:: YOUR TASK ::
Pull out every line of the listing below where "html" appears.

:: EXTRACTED INFORMATION ::
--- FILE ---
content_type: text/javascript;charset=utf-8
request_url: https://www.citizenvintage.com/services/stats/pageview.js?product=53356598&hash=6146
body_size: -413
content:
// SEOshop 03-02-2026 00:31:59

...

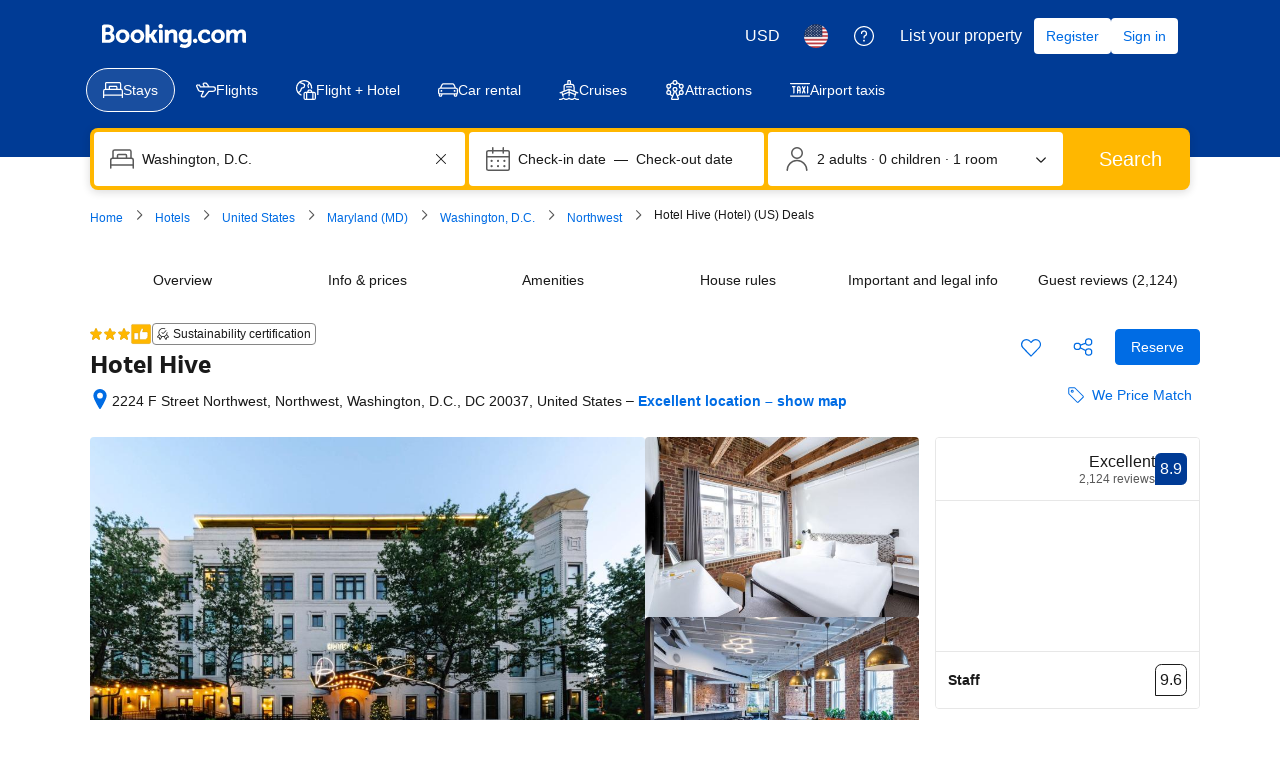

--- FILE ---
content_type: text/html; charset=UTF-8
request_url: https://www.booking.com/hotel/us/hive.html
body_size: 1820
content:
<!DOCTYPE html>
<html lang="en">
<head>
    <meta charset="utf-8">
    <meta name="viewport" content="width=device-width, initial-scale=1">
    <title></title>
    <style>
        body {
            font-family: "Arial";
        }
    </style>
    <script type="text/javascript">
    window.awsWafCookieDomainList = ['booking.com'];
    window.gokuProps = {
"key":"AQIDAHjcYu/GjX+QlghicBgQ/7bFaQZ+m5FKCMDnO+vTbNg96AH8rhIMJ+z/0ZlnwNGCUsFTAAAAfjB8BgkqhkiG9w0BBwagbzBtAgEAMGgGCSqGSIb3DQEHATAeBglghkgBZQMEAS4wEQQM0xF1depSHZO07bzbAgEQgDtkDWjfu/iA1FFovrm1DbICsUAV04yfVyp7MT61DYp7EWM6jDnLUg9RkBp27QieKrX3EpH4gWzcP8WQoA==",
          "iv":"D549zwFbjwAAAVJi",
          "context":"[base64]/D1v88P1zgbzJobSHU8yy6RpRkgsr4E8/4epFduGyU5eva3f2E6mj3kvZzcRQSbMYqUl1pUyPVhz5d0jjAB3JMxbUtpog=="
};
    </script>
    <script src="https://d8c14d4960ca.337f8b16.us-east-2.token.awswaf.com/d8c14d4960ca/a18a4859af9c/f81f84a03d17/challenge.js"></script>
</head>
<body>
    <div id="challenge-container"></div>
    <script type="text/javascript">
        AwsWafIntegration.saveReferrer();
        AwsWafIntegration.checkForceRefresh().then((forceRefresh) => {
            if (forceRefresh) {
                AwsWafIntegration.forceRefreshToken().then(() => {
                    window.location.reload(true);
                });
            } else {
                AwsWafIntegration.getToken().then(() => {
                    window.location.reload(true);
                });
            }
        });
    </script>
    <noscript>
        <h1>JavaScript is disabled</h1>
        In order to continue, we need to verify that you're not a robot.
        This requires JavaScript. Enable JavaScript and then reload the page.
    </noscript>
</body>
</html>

:: ANSWER TO THIS EXERCISE ::
content_type: text/html; charset=UTF-8
request_url: https://www.booking.com/hotel/us/hive.html
<!DOCTYPE html>
<html lang="en">
</html>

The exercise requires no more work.